*** Passage to read
Before Laura left the McPin Foundation in the summer 2016 to begin a PhD she wrote this blog exploring some of the issues about how we use our lived experience of mental health problems as researchers, and the labels we use as an organisation. We have waited to publish it now because it beautifully encapsulates some of the issues we have been struggling with as a team, and why we have made some of the changes in the language we use reflected in the overview to how we work we released yesterday. For example we have decided not to use ‘Peer’ in job titles anymore and to use ‘expertise from experience’ in preference to ‘experts by experience’. As Laura also makes clear using lived experience of mental health problems, or any other personal experience, in research can be challenging for individuals as people as well as researchers. We are interested in thinking further with the sector about what further practical support and training researchers need in using their own expertise from experience.
[caption id="attachment_4409" align="alignright" width="203"] Laura Hemming[/caption]
This blog is about my journey and identity as a researcher in an organisation that emphasises the importance of placing lived experience at the heart of mental health research.
******
_Instructions_:
A - List every term that the blog introduction on lived experience in mental health research sets in single quotation marks.
B - Extend the blog introduction on lived experience in mental health research, picking up after its final sentence.
*** Given entries
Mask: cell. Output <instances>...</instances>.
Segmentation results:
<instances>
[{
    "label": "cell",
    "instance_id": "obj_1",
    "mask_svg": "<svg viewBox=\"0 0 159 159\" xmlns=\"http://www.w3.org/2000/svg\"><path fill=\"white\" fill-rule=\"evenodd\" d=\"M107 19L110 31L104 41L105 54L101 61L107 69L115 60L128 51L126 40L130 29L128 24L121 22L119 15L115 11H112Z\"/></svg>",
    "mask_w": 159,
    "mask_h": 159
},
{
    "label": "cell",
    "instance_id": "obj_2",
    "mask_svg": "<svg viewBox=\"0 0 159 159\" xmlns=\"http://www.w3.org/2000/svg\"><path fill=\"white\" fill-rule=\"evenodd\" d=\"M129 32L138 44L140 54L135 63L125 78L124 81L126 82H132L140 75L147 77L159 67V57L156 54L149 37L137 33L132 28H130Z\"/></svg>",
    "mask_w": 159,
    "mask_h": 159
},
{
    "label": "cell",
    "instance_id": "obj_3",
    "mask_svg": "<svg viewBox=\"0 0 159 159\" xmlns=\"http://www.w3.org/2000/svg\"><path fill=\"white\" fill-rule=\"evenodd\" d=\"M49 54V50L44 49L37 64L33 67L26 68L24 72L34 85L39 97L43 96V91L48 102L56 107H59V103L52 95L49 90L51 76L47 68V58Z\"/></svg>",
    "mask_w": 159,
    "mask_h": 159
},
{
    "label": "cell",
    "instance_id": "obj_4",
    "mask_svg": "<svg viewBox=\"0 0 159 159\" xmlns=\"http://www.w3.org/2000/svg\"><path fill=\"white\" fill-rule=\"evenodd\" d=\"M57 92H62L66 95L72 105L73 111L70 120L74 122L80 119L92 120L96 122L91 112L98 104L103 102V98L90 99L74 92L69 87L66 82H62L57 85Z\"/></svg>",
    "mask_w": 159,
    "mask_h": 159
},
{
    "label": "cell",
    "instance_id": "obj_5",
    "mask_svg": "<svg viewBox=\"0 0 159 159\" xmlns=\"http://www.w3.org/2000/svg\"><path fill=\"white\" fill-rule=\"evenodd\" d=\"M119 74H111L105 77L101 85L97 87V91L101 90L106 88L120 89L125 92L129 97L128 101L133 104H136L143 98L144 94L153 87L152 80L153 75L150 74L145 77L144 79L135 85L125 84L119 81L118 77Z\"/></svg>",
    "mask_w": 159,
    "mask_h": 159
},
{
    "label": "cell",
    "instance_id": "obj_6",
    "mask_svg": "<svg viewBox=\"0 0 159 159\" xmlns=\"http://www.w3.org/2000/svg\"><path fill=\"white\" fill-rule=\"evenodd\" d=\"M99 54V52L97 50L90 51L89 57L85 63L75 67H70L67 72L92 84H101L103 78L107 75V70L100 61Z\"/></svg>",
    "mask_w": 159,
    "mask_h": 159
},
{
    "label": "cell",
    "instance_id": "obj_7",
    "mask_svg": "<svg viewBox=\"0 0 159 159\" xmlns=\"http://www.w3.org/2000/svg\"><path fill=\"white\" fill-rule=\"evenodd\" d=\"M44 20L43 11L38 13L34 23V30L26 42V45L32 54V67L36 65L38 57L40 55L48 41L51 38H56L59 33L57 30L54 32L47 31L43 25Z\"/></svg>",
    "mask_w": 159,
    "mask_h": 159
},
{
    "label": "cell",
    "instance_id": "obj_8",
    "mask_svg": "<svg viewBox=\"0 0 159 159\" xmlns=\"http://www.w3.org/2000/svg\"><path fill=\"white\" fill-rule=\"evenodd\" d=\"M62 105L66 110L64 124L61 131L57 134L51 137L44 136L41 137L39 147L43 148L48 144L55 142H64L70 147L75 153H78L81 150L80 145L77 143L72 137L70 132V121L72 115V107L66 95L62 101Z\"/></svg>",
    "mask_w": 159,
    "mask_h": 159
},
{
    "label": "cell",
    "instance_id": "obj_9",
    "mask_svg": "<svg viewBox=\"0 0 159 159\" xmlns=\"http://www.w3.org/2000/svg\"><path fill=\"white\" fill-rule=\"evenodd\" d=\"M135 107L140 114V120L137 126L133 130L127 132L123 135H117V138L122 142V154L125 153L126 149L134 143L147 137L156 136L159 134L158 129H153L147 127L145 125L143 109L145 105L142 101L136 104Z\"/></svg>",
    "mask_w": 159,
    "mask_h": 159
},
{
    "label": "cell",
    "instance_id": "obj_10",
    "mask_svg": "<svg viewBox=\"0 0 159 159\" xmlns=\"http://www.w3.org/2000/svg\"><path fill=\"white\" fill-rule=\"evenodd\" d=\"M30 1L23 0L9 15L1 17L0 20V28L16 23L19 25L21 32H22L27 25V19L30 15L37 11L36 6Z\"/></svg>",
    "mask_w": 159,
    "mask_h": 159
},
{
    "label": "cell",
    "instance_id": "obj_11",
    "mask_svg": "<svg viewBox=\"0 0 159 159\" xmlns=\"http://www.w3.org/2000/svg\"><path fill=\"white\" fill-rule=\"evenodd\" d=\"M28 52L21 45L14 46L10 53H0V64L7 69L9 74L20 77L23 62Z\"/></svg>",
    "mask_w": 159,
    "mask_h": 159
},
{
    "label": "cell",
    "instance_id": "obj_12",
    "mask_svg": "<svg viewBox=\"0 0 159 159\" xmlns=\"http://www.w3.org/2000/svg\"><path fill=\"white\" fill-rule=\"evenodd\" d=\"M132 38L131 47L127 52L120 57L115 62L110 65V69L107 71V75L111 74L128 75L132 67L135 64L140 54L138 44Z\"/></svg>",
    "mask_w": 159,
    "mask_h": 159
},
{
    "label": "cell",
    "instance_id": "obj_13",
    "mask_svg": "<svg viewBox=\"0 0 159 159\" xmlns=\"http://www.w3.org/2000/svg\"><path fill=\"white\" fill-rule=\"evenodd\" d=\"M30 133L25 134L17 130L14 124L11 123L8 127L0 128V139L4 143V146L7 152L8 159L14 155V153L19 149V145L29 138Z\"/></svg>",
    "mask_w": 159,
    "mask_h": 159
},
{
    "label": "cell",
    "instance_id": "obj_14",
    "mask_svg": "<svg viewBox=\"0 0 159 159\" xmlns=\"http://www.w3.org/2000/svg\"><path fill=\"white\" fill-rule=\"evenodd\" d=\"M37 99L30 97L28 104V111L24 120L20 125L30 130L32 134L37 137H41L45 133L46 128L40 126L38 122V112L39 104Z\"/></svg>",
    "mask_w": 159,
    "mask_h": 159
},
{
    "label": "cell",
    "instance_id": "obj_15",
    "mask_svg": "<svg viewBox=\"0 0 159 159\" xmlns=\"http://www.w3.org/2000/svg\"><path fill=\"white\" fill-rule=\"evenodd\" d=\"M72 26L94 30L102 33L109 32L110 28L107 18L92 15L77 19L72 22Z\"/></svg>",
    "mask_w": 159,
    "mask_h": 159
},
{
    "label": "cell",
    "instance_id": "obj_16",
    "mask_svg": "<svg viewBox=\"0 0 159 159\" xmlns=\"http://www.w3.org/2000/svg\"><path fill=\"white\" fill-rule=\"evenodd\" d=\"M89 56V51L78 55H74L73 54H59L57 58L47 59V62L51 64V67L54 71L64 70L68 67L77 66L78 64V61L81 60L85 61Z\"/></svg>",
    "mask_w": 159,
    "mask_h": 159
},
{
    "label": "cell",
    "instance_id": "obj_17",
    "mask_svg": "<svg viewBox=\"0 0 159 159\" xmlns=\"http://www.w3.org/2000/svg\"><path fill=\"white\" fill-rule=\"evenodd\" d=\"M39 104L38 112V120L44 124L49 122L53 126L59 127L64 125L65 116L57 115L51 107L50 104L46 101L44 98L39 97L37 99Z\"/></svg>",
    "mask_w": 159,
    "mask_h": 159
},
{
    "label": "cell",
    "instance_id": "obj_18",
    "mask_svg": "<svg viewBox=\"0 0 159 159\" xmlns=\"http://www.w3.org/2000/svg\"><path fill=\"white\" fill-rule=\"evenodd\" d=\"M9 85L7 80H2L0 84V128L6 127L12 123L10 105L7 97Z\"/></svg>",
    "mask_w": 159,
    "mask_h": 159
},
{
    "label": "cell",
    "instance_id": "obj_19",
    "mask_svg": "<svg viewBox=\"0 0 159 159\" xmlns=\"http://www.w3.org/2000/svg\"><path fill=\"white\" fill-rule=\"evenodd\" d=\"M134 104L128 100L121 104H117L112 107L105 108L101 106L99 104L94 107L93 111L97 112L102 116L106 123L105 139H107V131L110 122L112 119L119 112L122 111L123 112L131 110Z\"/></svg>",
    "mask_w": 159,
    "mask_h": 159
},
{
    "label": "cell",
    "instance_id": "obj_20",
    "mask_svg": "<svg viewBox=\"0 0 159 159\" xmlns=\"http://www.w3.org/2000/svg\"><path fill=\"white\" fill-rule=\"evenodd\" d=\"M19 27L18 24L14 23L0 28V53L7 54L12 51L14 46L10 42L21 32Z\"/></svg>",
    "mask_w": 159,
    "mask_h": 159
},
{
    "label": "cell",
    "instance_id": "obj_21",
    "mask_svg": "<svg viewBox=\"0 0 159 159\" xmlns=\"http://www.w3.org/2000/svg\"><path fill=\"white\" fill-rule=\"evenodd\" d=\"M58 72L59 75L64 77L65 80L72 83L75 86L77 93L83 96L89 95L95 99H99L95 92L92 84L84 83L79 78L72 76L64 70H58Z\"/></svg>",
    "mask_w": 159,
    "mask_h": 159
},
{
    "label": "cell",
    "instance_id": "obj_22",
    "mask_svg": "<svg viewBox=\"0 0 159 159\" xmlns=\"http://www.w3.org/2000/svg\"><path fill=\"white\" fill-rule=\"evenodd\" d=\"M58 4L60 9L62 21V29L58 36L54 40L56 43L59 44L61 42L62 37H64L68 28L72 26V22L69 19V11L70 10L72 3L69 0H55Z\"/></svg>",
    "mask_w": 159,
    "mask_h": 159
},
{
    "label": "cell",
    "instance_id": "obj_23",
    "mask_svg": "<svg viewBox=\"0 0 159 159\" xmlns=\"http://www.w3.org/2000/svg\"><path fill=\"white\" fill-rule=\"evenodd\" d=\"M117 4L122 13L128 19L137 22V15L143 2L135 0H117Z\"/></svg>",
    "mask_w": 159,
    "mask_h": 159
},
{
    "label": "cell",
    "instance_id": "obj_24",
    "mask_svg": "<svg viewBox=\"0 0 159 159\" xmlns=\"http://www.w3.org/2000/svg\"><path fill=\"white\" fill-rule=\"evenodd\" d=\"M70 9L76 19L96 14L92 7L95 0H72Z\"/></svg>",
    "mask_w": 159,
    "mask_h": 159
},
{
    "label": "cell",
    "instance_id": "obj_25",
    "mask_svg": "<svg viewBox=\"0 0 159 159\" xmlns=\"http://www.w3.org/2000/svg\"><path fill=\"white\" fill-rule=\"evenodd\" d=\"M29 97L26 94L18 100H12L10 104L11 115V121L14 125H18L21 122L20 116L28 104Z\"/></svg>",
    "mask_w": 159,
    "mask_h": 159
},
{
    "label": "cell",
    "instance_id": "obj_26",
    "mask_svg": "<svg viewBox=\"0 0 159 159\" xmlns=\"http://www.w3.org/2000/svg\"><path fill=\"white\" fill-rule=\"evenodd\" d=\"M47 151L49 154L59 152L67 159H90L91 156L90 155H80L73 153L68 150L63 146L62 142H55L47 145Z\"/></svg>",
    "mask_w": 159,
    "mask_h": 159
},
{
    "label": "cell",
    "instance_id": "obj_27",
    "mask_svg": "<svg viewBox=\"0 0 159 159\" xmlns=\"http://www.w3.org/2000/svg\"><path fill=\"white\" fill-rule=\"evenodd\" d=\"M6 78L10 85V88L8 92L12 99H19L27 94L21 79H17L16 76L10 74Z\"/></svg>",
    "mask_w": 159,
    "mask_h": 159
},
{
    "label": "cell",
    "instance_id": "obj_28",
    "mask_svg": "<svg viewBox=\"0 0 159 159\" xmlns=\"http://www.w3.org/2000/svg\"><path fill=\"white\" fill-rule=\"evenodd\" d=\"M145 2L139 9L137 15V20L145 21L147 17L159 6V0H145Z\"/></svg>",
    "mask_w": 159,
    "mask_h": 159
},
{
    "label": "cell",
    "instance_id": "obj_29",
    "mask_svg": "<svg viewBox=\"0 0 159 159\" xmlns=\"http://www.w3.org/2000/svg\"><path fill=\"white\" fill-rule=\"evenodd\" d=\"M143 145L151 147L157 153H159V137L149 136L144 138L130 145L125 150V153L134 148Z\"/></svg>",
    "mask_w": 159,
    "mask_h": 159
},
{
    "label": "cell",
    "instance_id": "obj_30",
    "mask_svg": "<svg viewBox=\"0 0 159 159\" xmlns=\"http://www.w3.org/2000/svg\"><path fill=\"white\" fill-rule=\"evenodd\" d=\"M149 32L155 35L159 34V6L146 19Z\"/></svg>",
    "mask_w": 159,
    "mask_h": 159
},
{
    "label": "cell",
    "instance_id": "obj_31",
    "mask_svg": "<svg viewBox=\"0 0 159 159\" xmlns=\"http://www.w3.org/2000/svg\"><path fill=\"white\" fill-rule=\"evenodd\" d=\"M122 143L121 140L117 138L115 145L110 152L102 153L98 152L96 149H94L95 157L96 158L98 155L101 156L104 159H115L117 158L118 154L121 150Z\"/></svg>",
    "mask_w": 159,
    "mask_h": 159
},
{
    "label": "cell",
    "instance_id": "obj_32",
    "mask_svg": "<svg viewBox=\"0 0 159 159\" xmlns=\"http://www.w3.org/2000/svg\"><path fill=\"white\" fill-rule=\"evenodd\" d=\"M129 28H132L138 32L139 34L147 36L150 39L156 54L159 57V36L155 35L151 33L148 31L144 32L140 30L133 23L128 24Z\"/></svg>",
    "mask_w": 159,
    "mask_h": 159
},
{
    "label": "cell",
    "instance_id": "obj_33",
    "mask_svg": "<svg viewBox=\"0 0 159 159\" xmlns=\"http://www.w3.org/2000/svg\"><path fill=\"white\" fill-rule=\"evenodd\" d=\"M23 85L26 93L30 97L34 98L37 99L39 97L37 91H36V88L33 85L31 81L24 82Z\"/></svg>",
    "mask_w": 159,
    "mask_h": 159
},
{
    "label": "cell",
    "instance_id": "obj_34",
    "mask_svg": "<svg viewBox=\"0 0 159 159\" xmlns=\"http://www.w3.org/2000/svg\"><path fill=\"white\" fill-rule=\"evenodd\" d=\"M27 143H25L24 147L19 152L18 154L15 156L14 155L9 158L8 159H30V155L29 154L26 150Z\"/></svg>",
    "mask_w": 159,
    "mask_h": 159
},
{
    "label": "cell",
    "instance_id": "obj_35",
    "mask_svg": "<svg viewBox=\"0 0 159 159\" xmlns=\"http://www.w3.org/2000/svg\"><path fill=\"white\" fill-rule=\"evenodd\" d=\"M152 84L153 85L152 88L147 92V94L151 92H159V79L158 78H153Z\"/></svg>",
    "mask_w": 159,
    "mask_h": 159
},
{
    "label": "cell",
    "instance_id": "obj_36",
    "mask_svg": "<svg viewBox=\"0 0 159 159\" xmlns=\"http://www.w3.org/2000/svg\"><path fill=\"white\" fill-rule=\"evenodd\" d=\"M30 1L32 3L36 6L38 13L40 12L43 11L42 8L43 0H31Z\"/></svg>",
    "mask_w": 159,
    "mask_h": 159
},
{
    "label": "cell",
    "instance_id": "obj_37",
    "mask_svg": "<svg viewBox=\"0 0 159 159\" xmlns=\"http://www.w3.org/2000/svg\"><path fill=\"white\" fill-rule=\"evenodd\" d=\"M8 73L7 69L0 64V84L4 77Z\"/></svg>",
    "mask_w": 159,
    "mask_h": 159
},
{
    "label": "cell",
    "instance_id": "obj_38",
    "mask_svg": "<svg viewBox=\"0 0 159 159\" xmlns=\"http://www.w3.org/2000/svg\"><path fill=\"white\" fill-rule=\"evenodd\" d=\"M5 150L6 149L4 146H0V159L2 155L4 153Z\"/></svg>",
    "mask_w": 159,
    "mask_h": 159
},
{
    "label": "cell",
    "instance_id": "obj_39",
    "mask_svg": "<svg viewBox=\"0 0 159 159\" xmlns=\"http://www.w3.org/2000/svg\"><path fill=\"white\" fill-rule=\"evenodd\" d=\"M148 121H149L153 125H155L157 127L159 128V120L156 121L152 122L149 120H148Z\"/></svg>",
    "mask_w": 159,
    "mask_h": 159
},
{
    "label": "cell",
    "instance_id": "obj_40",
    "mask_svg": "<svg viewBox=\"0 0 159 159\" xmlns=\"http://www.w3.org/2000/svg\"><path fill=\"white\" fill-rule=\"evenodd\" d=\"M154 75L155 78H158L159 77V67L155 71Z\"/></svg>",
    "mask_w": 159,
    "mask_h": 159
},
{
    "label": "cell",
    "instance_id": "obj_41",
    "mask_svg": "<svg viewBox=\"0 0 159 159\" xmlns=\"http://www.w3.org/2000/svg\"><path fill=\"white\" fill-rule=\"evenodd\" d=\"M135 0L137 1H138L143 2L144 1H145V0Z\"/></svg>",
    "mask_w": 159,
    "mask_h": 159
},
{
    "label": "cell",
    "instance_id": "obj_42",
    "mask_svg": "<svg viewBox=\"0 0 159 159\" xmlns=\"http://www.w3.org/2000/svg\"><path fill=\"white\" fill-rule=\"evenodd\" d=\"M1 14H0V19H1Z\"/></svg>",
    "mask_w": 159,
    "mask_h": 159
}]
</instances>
******
_Task responses_:
A -
‘Peer’
‘expertise from experience’
‘experts by experience’

B -
My journey as a researcher began a little over a year and a half ago when I was employed by the McPin Foundation as an ambitious albeit inexperienced graduate research assistant. My success in obtaining this role, I was told, stemmed primarily from my (I felt, limited) prior research experience, and was not related to any lived experience of mental health difficulties that I was able to bring to the role, although I briefly alluded to this when applying. When I began the role, my experience and understanding of peer / service user / collaborative / survivor research was extremely limited. Despite this, given the passion that the McPin Foundation’s staff share for public and patient involvement in research, I soon became familiar with terms such as ‘service user researcher’ and ‘expert by experience’ and what it meant to carry out ‘collaborative’ research. To begin with, it appeared to me that these terms can sometimes leave much to the imagination. However, I soon deduced that there were two research identities that a novice researcher could assume; that of a researcher with lived experience, and that of just ‘researcher’. At McPin this demarcation is frequently indicated by the use of the prefix ‘peer’ in job titles; the absence of this in my title of ‘Researcher’ led me to feel that my identity in the organisation was that of a researcher without lived experience. Indeed, lived experience was not a requirement for my role; the emphasis being my experience and interest in Psychology and social research.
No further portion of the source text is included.